Education Culture and the Normalization of Deviance

I have been reading the Report to the Governor on the Upper Big Branch mine explosion.  It's heavy reading and I don't know much about mining.  So I have to do a lot of supplemental internet searches to make sure I understand the terminology and descriptions.  (They also use verbatim quotes from interviews, not translated into Standard American English, so I get distracted by the dialect features.)  The ultimate conclusion is that the explosion was the entirely avoidable result of a destructive, self-reinforcing organizational culture.  The authors compare Massey to NASA and the explosion to the Challenger disaster.  What they suggest is a series of bad principles (profit over worker, distrust of regulations, etc.) that led to a series of small decisions (don't take this one reading, use airlock doors instead of walls this one time, it's okay if miners walk in a little water) that got bigger (don't provide technicians with devices to take readings, always use airlock doors, it's okay if miners need chest waders everyday).  Running alongside these were cultural norms that reinforced small bad judgements (reports of coal production every half hour, nasty notes to foremen when production went down on their watch, safety boards that posted the names of injured workers, devious contracts that made it nearly impossible for workers to advocate for safety, etc.).

When you have all these individually small bad judgements, you need to have a culture that inculcates and prizes bad judgement generally: a culture that normalizes deviance - in this case from accepted mine safety regulations and common sense.

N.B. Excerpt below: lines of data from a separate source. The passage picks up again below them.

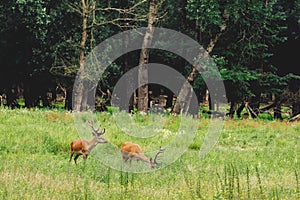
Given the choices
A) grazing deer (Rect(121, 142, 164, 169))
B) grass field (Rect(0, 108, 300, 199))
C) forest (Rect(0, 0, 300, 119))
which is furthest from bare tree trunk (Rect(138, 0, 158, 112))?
grazing deer (Rect(121, 142, 164, 169))

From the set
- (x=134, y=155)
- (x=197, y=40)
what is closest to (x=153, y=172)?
(x=134, y=155)

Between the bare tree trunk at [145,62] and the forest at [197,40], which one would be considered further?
the forest at [197,40]

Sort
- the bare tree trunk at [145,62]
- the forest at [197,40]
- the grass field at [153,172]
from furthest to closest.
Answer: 1. the forest at [197,40]
2. the bare tree trunk at [145,62]
3. the grass field at [153,172]

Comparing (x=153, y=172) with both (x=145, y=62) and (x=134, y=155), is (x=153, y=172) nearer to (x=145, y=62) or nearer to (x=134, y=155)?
(x=134, y=155)

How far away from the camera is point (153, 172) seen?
40.2 feet

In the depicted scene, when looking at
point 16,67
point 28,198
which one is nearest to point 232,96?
point 16,67

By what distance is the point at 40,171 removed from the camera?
1148cm

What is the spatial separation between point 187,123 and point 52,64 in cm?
1432

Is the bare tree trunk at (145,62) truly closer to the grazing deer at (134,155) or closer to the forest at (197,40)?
the forest at (197,40)

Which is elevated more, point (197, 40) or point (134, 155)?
point (197, 40)

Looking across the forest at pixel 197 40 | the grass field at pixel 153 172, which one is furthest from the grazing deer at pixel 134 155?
the forest at pixel 197 40

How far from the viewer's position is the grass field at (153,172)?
8.73m

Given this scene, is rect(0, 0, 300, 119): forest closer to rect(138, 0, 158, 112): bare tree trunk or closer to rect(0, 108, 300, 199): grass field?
rect(138, 0, 158, 112): bare tree trunk

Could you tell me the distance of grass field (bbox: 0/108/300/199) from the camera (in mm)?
8734
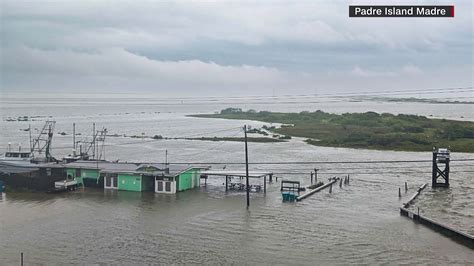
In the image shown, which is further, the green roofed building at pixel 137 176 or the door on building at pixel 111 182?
the door on building at pixel 111 182

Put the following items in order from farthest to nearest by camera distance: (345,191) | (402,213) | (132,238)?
(345,191) → (402,213) → (132,238)

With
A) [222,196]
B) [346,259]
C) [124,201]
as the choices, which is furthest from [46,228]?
[346,259]

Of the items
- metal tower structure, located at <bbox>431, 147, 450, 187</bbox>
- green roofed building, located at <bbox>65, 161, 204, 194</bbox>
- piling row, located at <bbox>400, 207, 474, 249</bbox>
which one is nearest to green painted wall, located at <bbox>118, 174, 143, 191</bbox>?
green roofed building, located at <bbox>65, 161, 204, 194</bbox>

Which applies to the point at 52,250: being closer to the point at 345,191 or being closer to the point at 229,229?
the point at 229,229

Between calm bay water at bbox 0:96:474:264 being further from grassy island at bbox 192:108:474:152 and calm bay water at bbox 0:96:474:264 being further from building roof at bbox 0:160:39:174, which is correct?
grassy island at bbox 192:108:474:152

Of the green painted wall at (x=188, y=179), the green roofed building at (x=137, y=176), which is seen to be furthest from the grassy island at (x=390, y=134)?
the green roofed building at (x=137, y=176)

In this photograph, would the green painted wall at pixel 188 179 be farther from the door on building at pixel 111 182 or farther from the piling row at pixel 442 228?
the piling row at pixel 442 228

I think the idea of a deviant organizational culture is hugely applicable to the Great Education Failure.  The problem is that the solutions that educrats claim will solve the problem are just new applications of the same flawed and deviant measures.

For instance: standardized testing.  We know - we indisputably know - that there are huge issues with standardized testing:

  • Testing instruments are racially and culturally biased.  There are countless examples of this all over the internet.
  • We have a widespread cultural ideology that testing well is not necessarily the same as having good knowledge/being smart, hence the use of statements like "I just test well" or "S/he doesn't test well".
  • Standardized tests are reductive; they require either closed-response questions or rapidly-graded written responses.
  • Life success correlates poorly with the skills needed to respond well to questions of that type.
Regardless, standardized tests have certain apparent strengths (easy to administer, efficient to score, etc.) that make them popular.  So now we use them as a final, unchallenged metric of student performance.  Our culture has already ignored the baseline problems.  Indeed, we ignore them so well that we judge using only this metric:
  • Schools, districts and states receive performance results based entirely on test results.
  • These performance standards do not even bother to weigh in differences within states in the testing instruments used or the scoring metrics that mark them.
  • Regardless, results are compared.
Despite these problems, big dollars are riding on test results.  Now the individual operators within the deviant culture are pressured to make bad decisions.  Students must perform well on these tests at any cost, so
  • states make it easier to pass the tests, further reducing the likelihood that the tests measure much
  • schools and teachers spend valuable learning time on test-taking strategies
  • whatever is tested becomes the most important subject, and all others are forgotten
  • given the nature of annual tests, short-sighted decisions are made (no recess, for instance) and never adjusted - there's no time
  • the pressure to skew results (by making sure certain students don't test or receive accomodations, or by outright cheating) leads to even less chance of tests measuring anything
However, when we talk about "successful schools" or "schools overcoming the odds", we are talking about schools with high test scores. Our badly-chosen metric has led to a rotten system of accountability, and everyone on the ground is making decisions within that culture.

Now we want to use those same lousy instruments to determine teachers' job security and pay.

You tell me: what's the education equivalent of a mine explosion?